Avoiding the use of an iterator here could give possible further perf improvement. Something like this:

function sumprod4(lists::Vararg{Any,N}) where {N}
    s = prod(zero ∘ eltype, lists)
    for inds in Iterators.product(eachindex.(lists)...)
        s += mapreduce(getindex, *, lists, inds)
    end
    s
end

That version, verbatim, was my first attempt, but it’s a hair slower, which is why I went with the generator. Julia’s mapreduce appears not to be fully optimized in general.

julia> @btime sumprod4($a, $b, $c)
  40.655 ms (0 allocations: 0 bytes)
2.0679425824940344e6
1 Like

Awesome, thank you

FWIW, on the laptop in my lap, with nightly Julia, both versions seem equally fast (13.4 ms):

julia> using BenchmarkTools

julia> (@benchmark sumprod3(a, b, c) setup=(N = 2^8; a = rand(N); b = rand(N); c = rand(N)));

julia> median(ans).time
1.33713225e7

julia> (@benchmark sumprod4(a, b, c) setup=(N = 2^8; a = rand(N); b = rand(N); c = rand(N)));

julia> median(ans).time
1.336118e7
1 Like

Interesting. The difference (~36 ms. vs ~40 ms) is reproducible on my laptop, also when sampling different a, b, c per sample like you did (and using battery saver mode to avoid thermal throttling).
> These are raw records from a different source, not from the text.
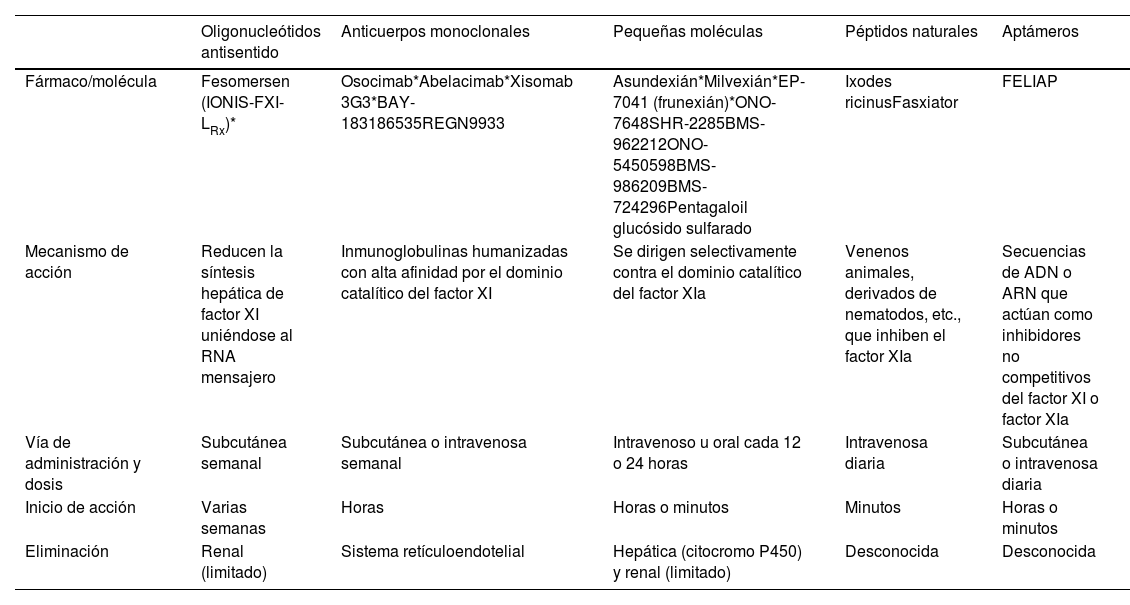 |  | Oligonucleótidos antisentido | Anticuerpos monoclonales | Pequeñas moléculas | Péptidos naturales | Aptámeros |
|---|---|---|---|---|---|
| Fármaco/molécula | Fesomersen (IONIS-FXI-$L_{Rx}$)* | Osocimab*Abelacimab*Xisomab 3G3*BAY-183186535REGN9933 | Asundexián*Milvexián*EP-7041 (frunexián)*ONO-7648SHR-2285BMS-962212ONO-5450598BMS-986209BMS-724296Pentagaloil glucósido sulfarado | Ixodes ricinusFasxiator | FELIAP |
| Mecanismo de acción | Reducen la síntesis hepática de factor XI uniéndose al RNA mensajero | Inmunoglobulinas humanizadas con alta afinidad por el dominio catalítico del factor XI | Se dirigen selectivamente contra el dominio catalítico del factor XIa | Venenos animales, derivados de nematodos, etc., que inhiben el factor XIa | Secuencias de ADN o ARN que actúan como inhibidores no competitivos del factor XI o factor XIa |
| Vía de administración y dosis | Subcutánea semanal | Subcutánea o intravenosa semanal | Intravenoso u oral cada 12 o 24 horas | Intravenosa diaria | Subcutánea o intravenosa diaria |
| Inicio de acción | Varias semanas | Horas | Horas o minutos | Minutos | Horas o minutos |
| Eliminación | Renal (limitado) | Sistema retículoendotelial | Hepática (citocromo P450) y renal (limitado) | Desconocida | Desconocida |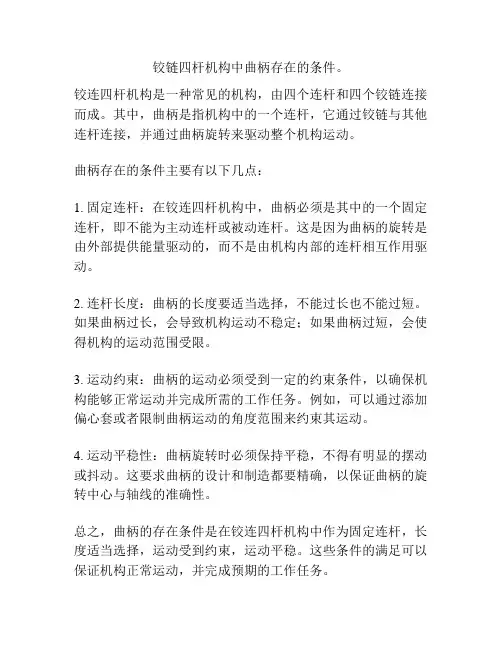 铰链四杆机构中曲柄存在的条件。

铰连四杆机构是一种常见的机构，由四个连杆和四个铰链连接而成。其中，曲柄是指机构中的一个连杆，它通过铰链与其他连杆连接，并通过曲柄旋转来驱动整个机构运动。

曲柄存在的条件主要有以下几点：

1. 固定连杆：在铰连四杆机构中，曲柄必须是其中的一个固定连杆，即不能为主动连杆或被动连杆。这是因为曲柄的旋转是由外部提供能量驱动的，而不是由机构内部的连杆相互作用驱动。

2. 连杆长度：曲柄的长度要适当选择，不能过长也不能过短。如果曲柄过长，会导致机构运动不稳定；如果曲柄过短，会使得机构的运动范围受限。

3. 运动约束：曲柄的运动必须受到一定的约束条件，以确保机构能够正常运动并完成所需的工作任务。例如，可以通过添加偏心套或者限制曲柄运动的角度范围来约束其运动。

4. 运动平稳性：曲柄旋转时必须保持平稳，不得有明显的摆动或抖动。这要求曲柄的设计和制造都要精确，以保证曲柄的旋转中心与轴线的准确性。

总之，曲柄的存在条件是在铰连四杆机构中作为固定连杆，长度适当选择，运动受到约束，运动平稳。这些条件的满足可以保证机构正常运动，并完成预期的工作任务。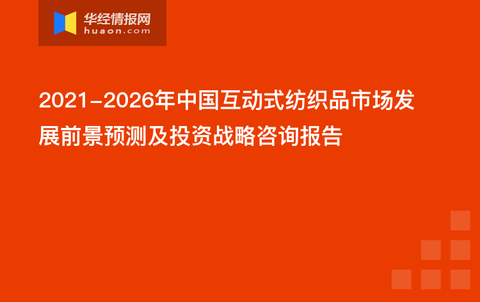 华经情报网
huaon.com

2021-2026年中国互动式纺织品市场发展前景预测及投资战略咨询报告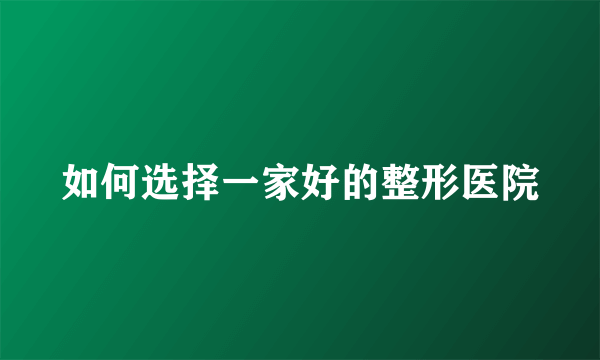 如何选择一家好的整形医院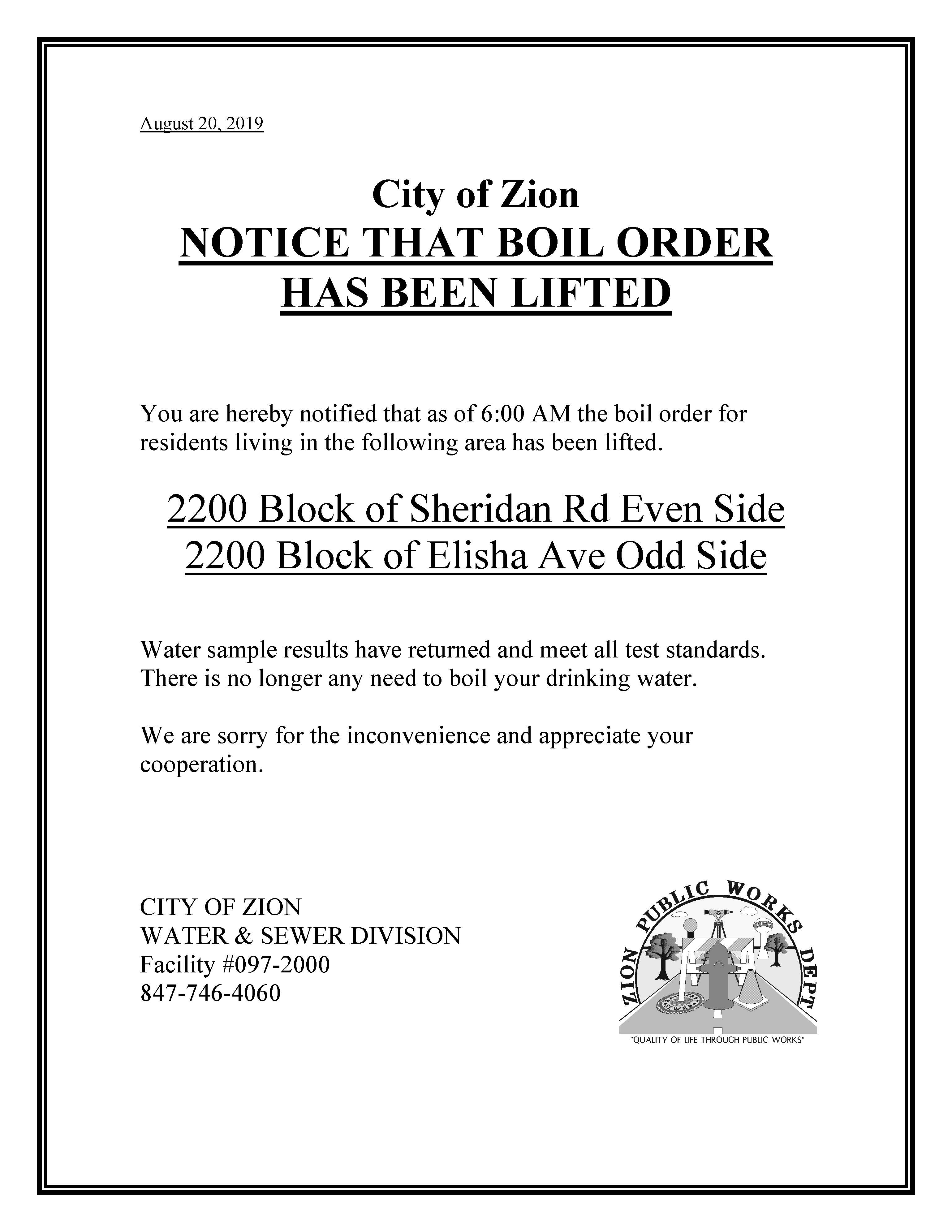 August 20, 2019

City of Zion
NOTICE THAT BOIL ORDER HAS BEEN LIFTED

You are hereby notified that as of 6:00 AM the boil order for residents living in the following area has been lifted.

2200 Block of Sheridan Rd Even Side
2200 Block of Elisha Ave Odd Side

Water sample results have returned and meet all test standards. There is no longer any need to boil your drinking water.

We are sorry for the inconvenience and appreciate your cooperation.

CITY OF ZION
WATER & SEWER DIVISION
Facility #097-2000
847-746-4060

ZION PUBLIC WORKS DEPT
"QUALITY OF LIFE THROUGH PUBLIC WORKS"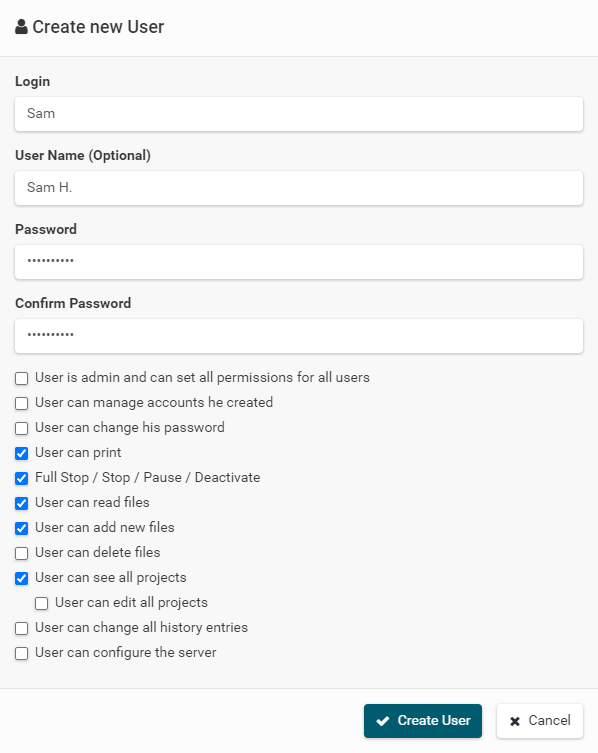 Create new User

Login

Sam

User Name (Optional)

Sam H.

Password

••••••••••

Confirm Password

••••••••••

User is admin and can set all permissions for all users
User can manage accounts he created
User can change his password
User can print
Full Stop / Stop / Pause / Deactivate
User can read files
User can add new files
User can delete files
User can see all projects
User can edit all projects
User can change all history entries
User can configure the server

Create User
Cancel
FTR providing an init keyword argument to the mapreduce in the loop body in sumprod4 achieves a further, small, speedup. Or maybe it was just noise, lol.

FWIW:

julia> versioninfo()
Julia Version 1.12.0-DEV.1205
Commit 346f38bceab (2024-09-14 19:40 UTC)
Build Info:
  Official https://julialang.org release
Platform Info:
  OS: Linux (x86_64-linux-gnu)
  CPU: 8 × AMD Ryzen 3 5300U with Radeon Graphics
  WORD_SIZE: 64
  LLVM: libLLVM-18.1.7 (ORCJIT, znver2)
Threads: 1 default, 0 interactive, 1 GC (on 8 virtual cores)

Maybe an improvement between 1.10.5 and 1.12 then, I’m not quite as bleeding edge as you (also I have an Intel i7, but I don’t suppose Intel vs. AMD would matter for the ability to optimize mapreduce relative to generators)

1 Like

Have you considered re-distributing into sumprodX(vecs...) = prod((sum(vec) for vec in vecs))?

julia> @btime sumprod1($a,$b,$c)
  22.297 ms (0 allocations: 0 bytes)
2.2209763892047782e6

julia> @btime sumprodX($a,$b,$c)
  104.608 ns (0 allocations: 0 bytes)
2.220976389204965e6
1 Like

Even simpler: prod(sum, vecs)

5 Likes

To clarify a little: The product-of-sums vs sum-of-product formulation is not so much about coding style or type inference, it’s about complexity class (O(n*k) instead of O(n^k), for k vectors of n elements each).

It’s not clear from your question whether that is relevant to your real setting – might as well be that you have a different problem, and you just chose an ill-considered stand-in / model problem for discourse (ill-considered because it admits structure and optimizations that are not present in your real problem). Choosing the right simplified toy model is hard!

3 Likes

Yes exaclty, it is not relevant to my problem. I have a different problem and this sum-of-product was a simplified toy model.